Максим с Женькой между тем оба раскраснелись так, будто пилили толстую лиственницу. Гоша-гармонист, как карась на сухом берегу, глотал ртом воздух и разводил мехи гармони не только руками, но даже и подталкивал их коленом. А пляска все продолжалась, и трудно было предсказать, за кем останется победа.
Казалось, все же счастье скорее улыбнется Максиму. Но тут в красный уголок, раздвигая девчат, столпившихся у двери, вошли Баженова, Цагеридзе и Феня. И сразу как-то все качнулось, смешалось, гармонист, измученный, рванул в последний раз мехи и отпустил их, дрожащей рукой поправляя мокрые волосы: «Баста!» А Женька Ребезова, внутренне радуясь, но вслух сердито фыркая: «Да я этого парнишечку!..», пошла искать местечко, где можно было бы присесть.

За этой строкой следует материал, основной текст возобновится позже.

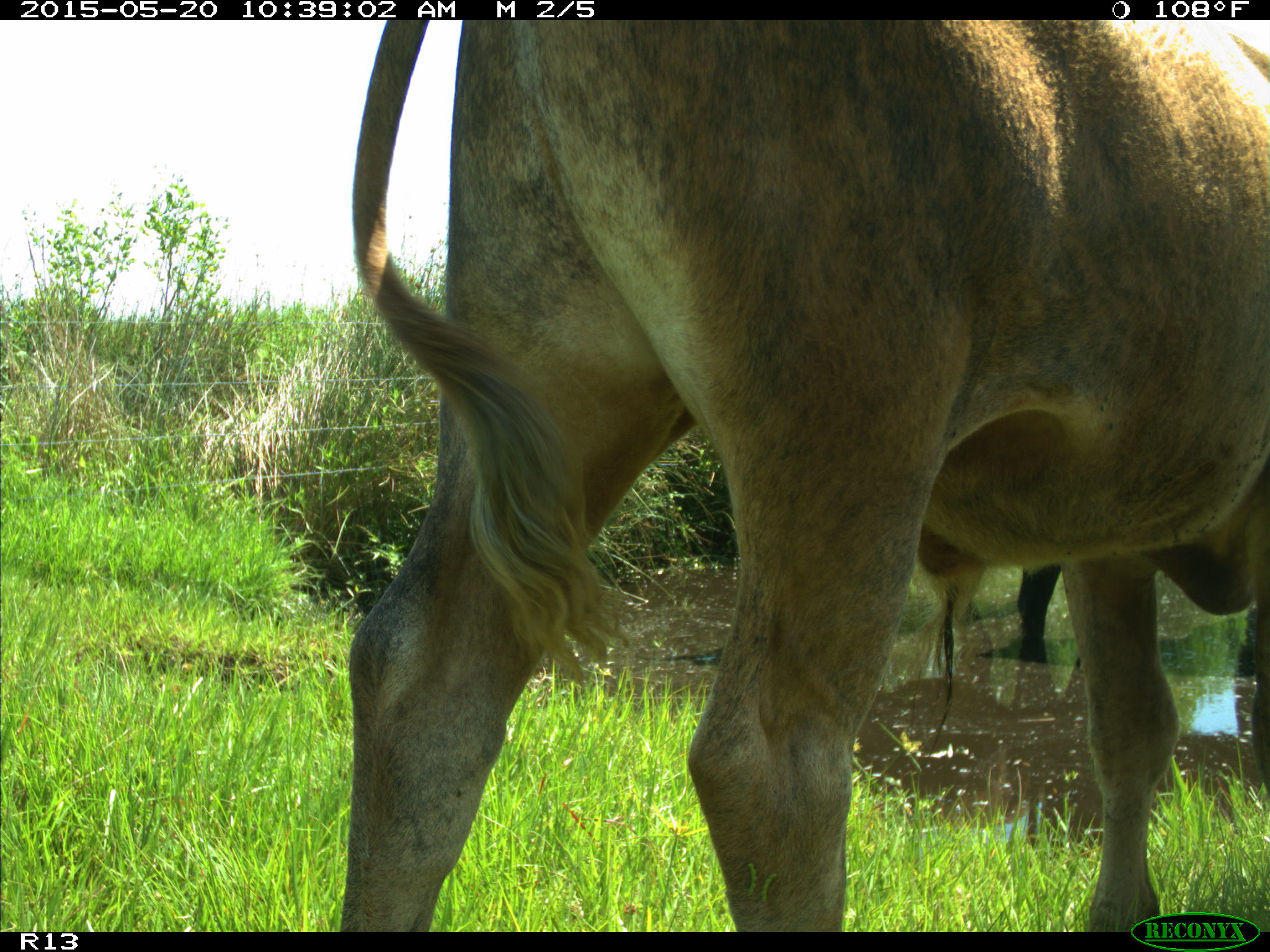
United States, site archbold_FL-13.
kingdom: Animalia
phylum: Chordata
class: Mammalia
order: Artiodactyla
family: Bovidae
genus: Bos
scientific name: Bos taurus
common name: domestic cow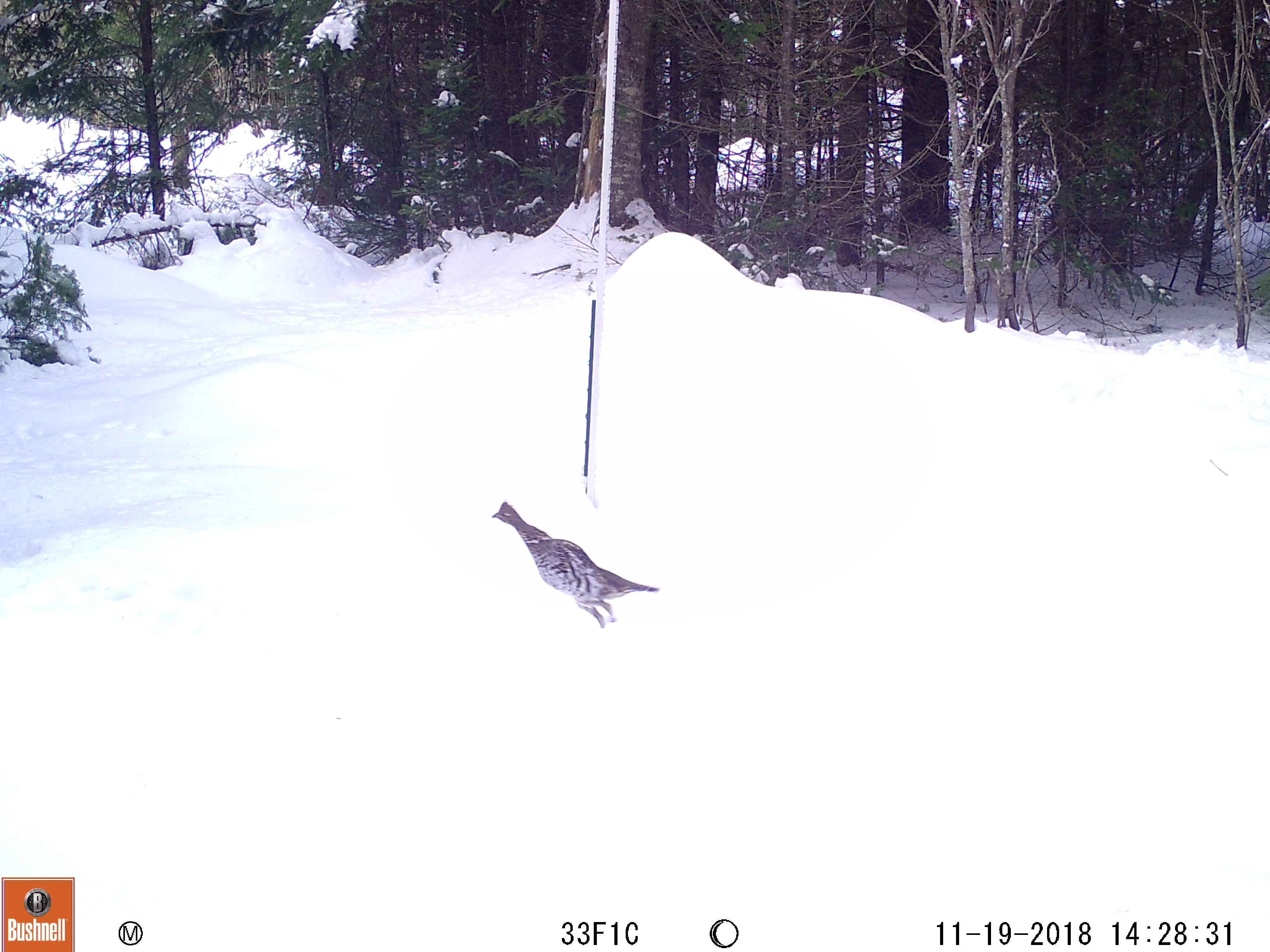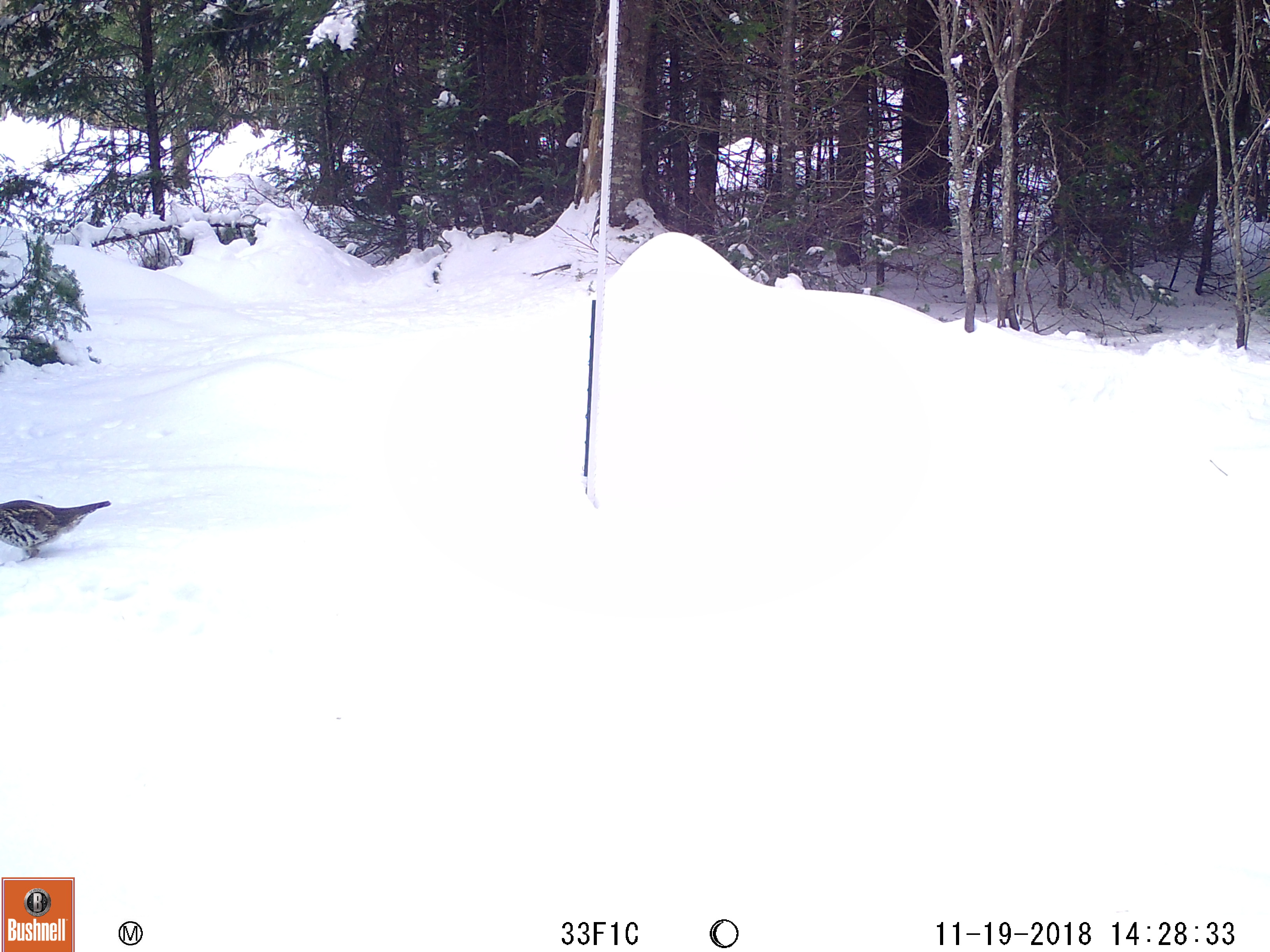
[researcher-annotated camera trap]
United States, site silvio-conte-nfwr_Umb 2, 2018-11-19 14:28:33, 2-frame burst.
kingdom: Animalia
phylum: Chordata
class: Aves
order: Galliformes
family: Phasianidae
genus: Bonasa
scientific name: Bonasa umbellus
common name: ruffed grouse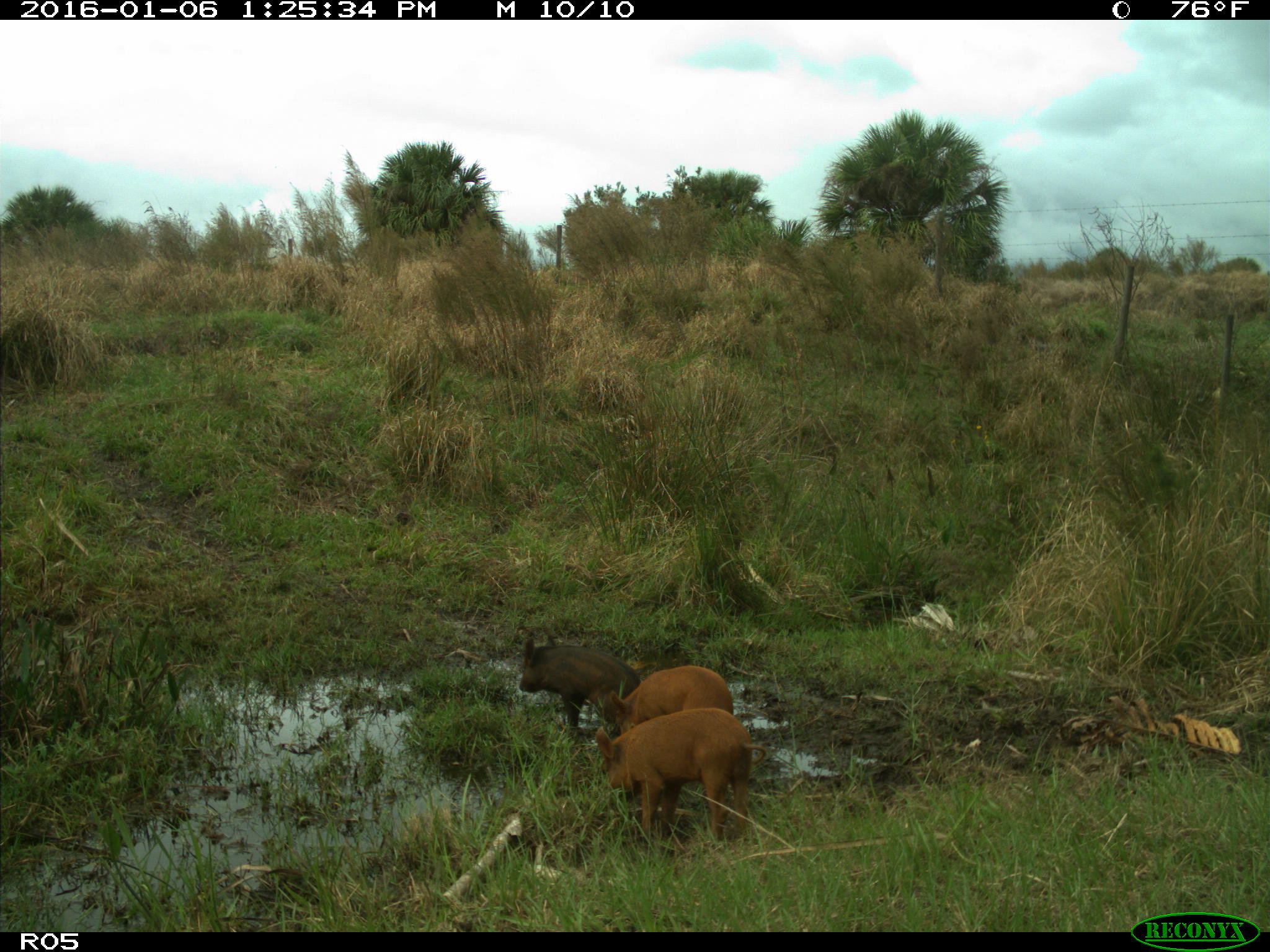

Феня после болезни появилась на вечеринке первый раз. Ее прямо-таки силой притащил Цагеридзе. Больной она себя не считала ни единой минуты. Были жар, лихорадка – подумаешь! А вот лицо разбарабанило, это – да. Стыдно на люди показаться, не лицо – морда.
Десятки рук тянулись к Фене, десятки глаз смотрели на нее, и от этого делалось страшно неловко. Правда, все здесь свои, все прибегали ее навещать, хотя она и ворчала: «Чего? Слона не видели?»
Вот Саша Перевалов. Улыбается. Хороший парень. Первый пришел попроведать, жалеть не стал, а просто рассказал, посоветовал, как теперь держать себя на морозе. Вот Лида к ней пробивается, Сашина грусть, а для Лиды парень никто, просто – Перевалов. Леонтий Цуриков гудит из-за спины: «Фина Павловна, здравствуйте!» Стеснительно поглядывает Максим и все поправляет, растягивает воротник – задала человеку хорошую баню Женька Ребезова. Максим тоже славный парень. Несколько раз заходил к ним, докладывал: «А мы с Мишкой уже сюда, на Читаут, переехали». Но «Мишка» этот, между прочим, не показывался.